### Task prompt
Filter the entries below, keeping every line that contains the word "point" and copying each one in full. Treat uppercase and lowercase as different.

### Given records
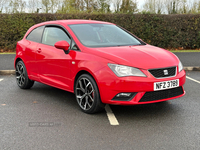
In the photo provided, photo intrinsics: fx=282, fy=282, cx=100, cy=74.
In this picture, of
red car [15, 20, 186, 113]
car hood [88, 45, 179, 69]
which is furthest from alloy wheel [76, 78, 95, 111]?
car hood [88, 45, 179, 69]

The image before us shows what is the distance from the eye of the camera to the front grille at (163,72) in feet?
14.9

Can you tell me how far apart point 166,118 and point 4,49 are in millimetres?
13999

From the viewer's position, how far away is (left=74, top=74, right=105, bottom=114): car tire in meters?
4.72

--

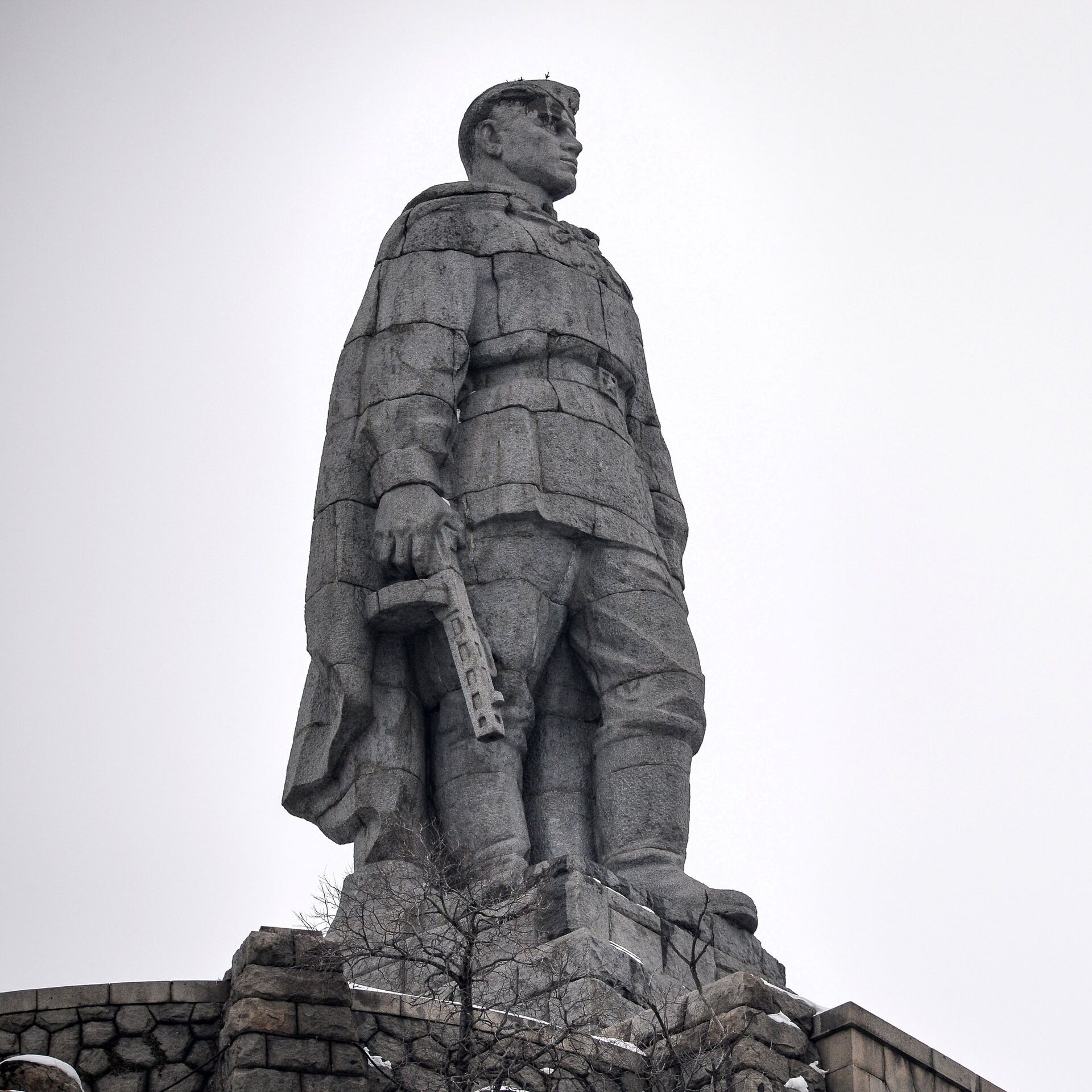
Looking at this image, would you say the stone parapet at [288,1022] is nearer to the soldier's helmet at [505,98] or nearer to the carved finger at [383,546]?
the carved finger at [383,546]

...

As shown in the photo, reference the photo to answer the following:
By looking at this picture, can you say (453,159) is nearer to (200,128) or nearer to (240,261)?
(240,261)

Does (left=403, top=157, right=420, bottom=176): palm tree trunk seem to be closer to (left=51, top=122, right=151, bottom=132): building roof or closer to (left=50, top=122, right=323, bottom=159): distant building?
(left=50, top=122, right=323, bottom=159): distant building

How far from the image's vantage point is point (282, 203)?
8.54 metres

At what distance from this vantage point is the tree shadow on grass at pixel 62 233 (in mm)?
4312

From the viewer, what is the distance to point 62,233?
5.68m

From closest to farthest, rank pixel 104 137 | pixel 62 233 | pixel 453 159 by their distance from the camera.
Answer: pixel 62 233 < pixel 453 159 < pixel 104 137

### Exercise output
Can you tell me how far apart point 166,118 and point 4,49 are in millimetres?
How far from the image's vantage point is point (282, 203)?
At what distance from this vantage point is the tree shadow on grass at pixel 62 233 (in mm)?
From the viewer, what is the distance to point 62,233?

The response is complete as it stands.